China will be hard-placed to finance the Belt and Road Initiative alone. Yet, commercial institutions are struggling to find projects that they can finance, both from a risk/return perspective and in terms of compliance and governance. In some situations, there may be little option but for China to provide policy finance, linked to geopolitical considerations and with associated contracts for Chinese companies, such as in Pakistan.

However, elsewhere this approach can bring problems. The European Union is reviewing China's agreement to build a Belgrade-Budapest high-speed rail line. In contravention of EU procurement guidelines, no public tenders were issued. At the recent Belt and Road Forum in Beijing, European countries refused to sign the final communique, objecting to the lack of commitments to social and environmental sustainability, transparency and competitive tendering.

While a blanket set of principles applied across the many Belt and Road countries may not be appropriate, good governance practices will be needed to bring in significant commercial and multilateral financing. The experience that the AIIB is building in co-financing and project structuring can help as a bridge to the involvement of non-Chinese financial institutions. Its efforts to invest pragmatically across the region, while operating to global standards, can provide both a benchmark and a seal of credibility for Belt and Road projects to which it lends.

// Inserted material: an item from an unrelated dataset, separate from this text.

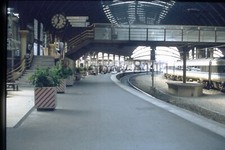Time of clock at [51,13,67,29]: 11:35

In its short existence, the AIIB has established capability and credibility as a Chinese-led multilateral institution that is committed to addressing broad-based infrastructure needs in Asia. In the next couple of years, it needs to build on this progress, at the same time starting to deploy its unique strengths to support initiatives such as Belt and Road in often challenging geographies.

Andrew Cainey is a fellow with the Hong Kong Institution for International Finance and a partner with Asiability, an advisory company supporting collaboration between Chinese and Western businesses.